TORONTO (Reuters) - Shares in Canadian patent licensing company WiLan Inc plunged almost 23 percent on Thursday after a jury ruled that Apple did not infringe a patent it held, leading several analysts to downgrade their view of the stock.
The company, whose primary business is acquiring ownership of intellectual property and then seeking to charge fees to companies that make use of it, said it was disappointed by the court decision but that the patent in question only had three months of validity remaining.
The company had previously reached licensing deals with six other companies; Alcatel-Lucent, Dell, Hewlett-Packard, HTC Corp, Novatel Wireless and Sierra Wireless over the patent, which covers mobile technologies.

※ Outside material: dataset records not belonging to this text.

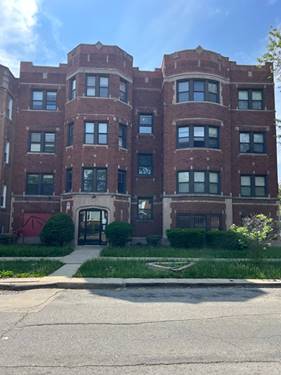 9300 S Bishop Unit 2, Chicago, IL 60620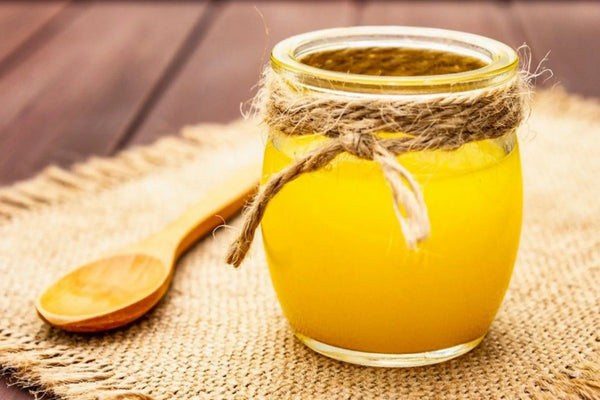 Pure Desi (Cream) Ghee 1KG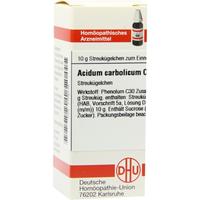 Acidum Carbolicum C30 null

Analysts at Paradigm, Canaccord Genuity, and CIBC cut their ratings on the stock following the court decision.
“Our view is there are limited licensing catalysts with the Apple loss,” CIBC analyst Todd Coupland wrote in a note to clients. “We also expect investors will apply a further discount on (WiLan) because of the two trial losses in 2013 which calls into question what types of infringement cases are being filed.”
WiLan shares shed 89 Canadian cents to trade at C$3.18 by mid-afternoon on the Toronto Stock Exchange.
The company updated its earnings guidance after the decision, saying it expects revenue of C$20.7 million in the quarter to end-September and revenue between C$26 million and C$28 million in the three months to end-December.